Moja przygoda z fermentacją zawsze prowadzi mnie do nowych odkryć, ale ten projekt był czymś naprawdę wyjątkowym. Zakwas pszczeli, który nazwałem APIS, to hołd dla pszczelego geniuszu. Powstał na bazie fermentowanego plastra miodu – z całym dobrodziejstwem "pszczelego złota": miodu, pyłku pszczelego i pierzgi.
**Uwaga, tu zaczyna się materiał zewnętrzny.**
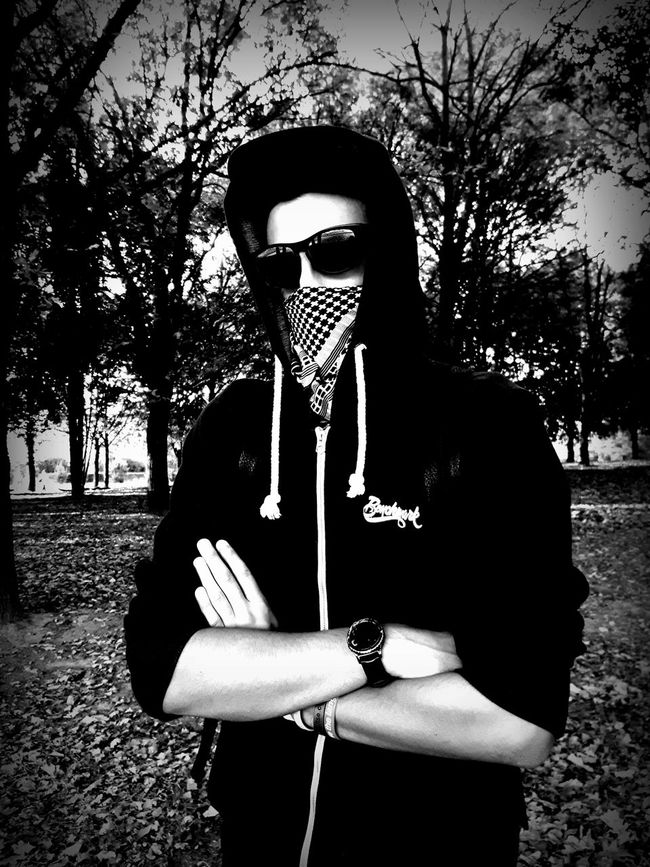 Relaxation Outdoors Casual Clothing Monochromatic Monochrome Photography Monochrome Bad Person Badboy Mio Punto Di Vista Street Fashion Streetphotography Solo Strada 2016😍 Samsung Galaxy S7 Edge Feel The Journey Personal Perspective Black & White Black And White Black And White Photography Black And White Collection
Już sama nazwa pierzga – po angielsku Bee Bread, czyli pszczeli chleb – była dla mnie inspiracją. Pomyślałem, że jeśli pszczoły potrafią stworzyć swój własny rodzaj chleba, dlaczego nie połączyć ich sztuki z naszą? Tak powstał APIS – zakwas będący owocem współpracy natury i człowieka.
Pszczoły, oprócz produkcji miodu, znalazły genialny sposób na zabezpieczenie swoich zapasów na zimę. Mieszają pyłek kwiatowy z miodem i własną śliną bogatą w bakterie kwasu mlekowego. Taka mikstura fermentuje i leżakuje w komórkach plastra miodu, tworząc pierzgę – niezwykle odżywczy i trwały pokarm na chłodniejsze miesiące. To właśnie bakterie kwasu mlekowego, obecne w ślinie pszczół, są kluczem do procesu fermentacji, który wykorzystałem do stworzenia zakwasu.
Proces tworzenia APIS-a zaczął się od fermentacji plastra miodu w słoiku z wodą. Do słoika włożyłem kawałek naturalnego plastra miodu, który zawierał miód, pyłek i pierzgę. Zalałem wszystko wodą, lekko przykryłem, by umożliwić oddychanie, i odstawiłem w ciepłe miejsce.
Już po jednym dniu zauważyłem pierwsze oznaki życia – delikatne bąbelki na powierzchni świadczące o rozpoczęciu fermentacji. Pszczoły wykonały większość pracy za mnie, dostarczając do plastra naturalnych mikroorganizmów. Po kilku dniach słoik wypełnił się delikatnie musującym, złocistym płynem, który smakował jak coś pomiędzy młodym miodowym winem a łagodnym miodem pitnym. Było to cudowne połączenie słodyczy i lekkiej kwasowości – idealna baza dla zakwasu.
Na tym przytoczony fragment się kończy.